SHORT EXERCISE A: Return every line of the entries below that contains the string "What", matching case exactly.

SOURCE:
————

They are easy to grow as you will soon see. Antirrhinums has come a long way from those grown many years ago with more compact varieties continuing to be developed. These dwarf varieties and strains have made this plant more suitable for growing in containers.
Trailing varieties also exist that are suitable to be grown in hanging baskets or window boxes. You can grow then as a sole specimen as a mix coloured display in reds, yellows, oranges, whites and even two bicolour varieties. You can also as an alternative grow them mixed with other bedding plants such as Pelargoniums, Verbena and Petunias.
GROWING ANTIRRHINUMS IN CONTAINERS
You have two choices as you can buy garden-ready plants to fill your container display or you can rear from seed either planted in autumn or early spring in a greenhouse or on a sunny windowsill.

————

SOURCE RECORDS:

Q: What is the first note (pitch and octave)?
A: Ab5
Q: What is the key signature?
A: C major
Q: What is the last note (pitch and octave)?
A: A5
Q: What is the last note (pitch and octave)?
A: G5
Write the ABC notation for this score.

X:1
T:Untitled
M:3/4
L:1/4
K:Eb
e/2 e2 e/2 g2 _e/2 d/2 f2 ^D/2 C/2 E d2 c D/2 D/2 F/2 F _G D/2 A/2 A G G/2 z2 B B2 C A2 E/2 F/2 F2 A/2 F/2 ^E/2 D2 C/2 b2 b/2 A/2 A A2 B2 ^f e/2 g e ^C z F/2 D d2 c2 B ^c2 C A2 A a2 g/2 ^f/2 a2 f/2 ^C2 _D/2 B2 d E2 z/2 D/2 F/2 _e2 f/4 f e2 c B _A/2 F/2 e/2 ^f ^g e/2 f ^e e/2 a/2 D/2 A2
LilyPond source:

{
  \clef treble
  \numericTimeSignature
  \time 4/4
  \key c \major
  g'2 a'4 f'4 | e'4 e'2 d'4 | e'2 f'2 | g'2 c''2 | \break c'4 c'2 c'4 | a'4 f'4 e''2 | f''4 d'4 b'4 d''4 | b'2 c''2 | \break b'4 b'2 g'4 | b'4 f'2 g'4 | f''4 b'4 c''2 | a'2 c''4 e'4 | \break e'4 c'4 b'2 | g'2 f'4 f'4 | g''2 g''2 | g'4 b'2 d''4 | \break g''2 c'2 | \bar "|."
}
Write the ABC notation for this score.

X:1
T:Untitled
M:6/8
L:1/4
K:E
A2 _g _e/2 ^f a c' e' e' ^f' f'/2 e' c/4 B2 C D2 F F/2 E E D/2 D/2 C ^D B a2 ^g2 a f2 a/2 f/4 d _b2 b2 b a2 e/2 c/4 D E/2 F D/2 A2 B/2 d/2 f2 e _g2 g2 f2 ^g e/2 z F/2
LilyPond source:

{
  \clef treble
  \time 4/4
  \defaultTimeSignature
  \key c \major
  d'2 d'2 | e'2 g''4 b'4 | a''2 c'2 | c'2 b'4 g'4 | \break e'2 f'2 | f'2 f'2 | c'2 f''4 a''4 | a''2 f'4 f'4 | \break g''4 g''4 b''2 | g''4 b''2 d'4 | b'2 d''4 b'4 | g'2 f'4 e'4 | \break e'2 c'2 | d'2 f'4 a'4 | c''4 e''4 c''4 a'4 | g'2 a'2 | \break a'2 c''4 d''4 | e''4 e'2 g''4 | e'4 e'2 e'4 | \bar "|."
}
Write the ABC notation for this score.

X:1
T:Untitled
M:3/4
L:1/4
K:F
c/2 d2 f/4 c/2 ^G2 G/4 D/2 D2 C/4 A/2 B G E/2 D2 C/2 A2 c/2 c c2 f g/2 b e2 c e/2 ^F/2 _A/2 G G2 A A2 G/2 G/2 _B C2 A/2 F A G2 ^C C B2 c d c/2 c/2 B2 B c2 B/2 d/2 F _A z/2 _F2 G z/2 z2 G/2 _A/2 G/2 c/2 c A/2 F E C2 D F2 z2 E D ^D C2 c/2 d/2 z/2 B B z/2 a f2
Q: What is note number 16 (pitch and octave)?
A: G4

————

SHORT EXERCISE B: Extend the passage on growing antirrhinums in containers, picking up after its last sentence.

TASK ANSWER A:
Q: What is the first note (pitch and octave)?
Q: What is the key signature?
Q: What is the last note (pitch and octave)?
Q: What is the last note (pitch and octave)?
Q: What is note number 16 (pitch and octave)?

TASK ANSWER B:
GROWING FROM SEED
First, fill a seed tray with seed compost and then water well. Sow the seeds thinly on the surface of the compost and then lightly sieve compost on top of them to cover the seeds. This should be started 6 weeks before the last frost date or in autumn where they can be overwintered in a greenhouse. Place a propagation lid on top of the seed tray and then place them on a sunny windowsill, where it will germinate.
Once the seedlings are large enough, you can transplant them into 15-cell packs full of multipurpose compost to allow the plant to develop further. They can be moved either to a sheltered spot in the garden or in a cold frame.
Once the danger of frosts has passed in May, you can harden the plants off and then plant them in their final location.
GROWING IN CONTAINERS
At this stage, you can plant your seed sown plants and shop-bought plants in the same way.
First, get a container that has plenty of drainage holes at the bottom. Fill it with a good quality multipurpose compost and dig a hole in it that is slightly larger than the root ball it came in the original container.
When planting makes sure the root ball is at the same level as the top of the root ball it came inside the original container. Backfill with the growing media, making sure that any gaps that remain are filled with more compost, Firm it in and water well allowing the compost to settle.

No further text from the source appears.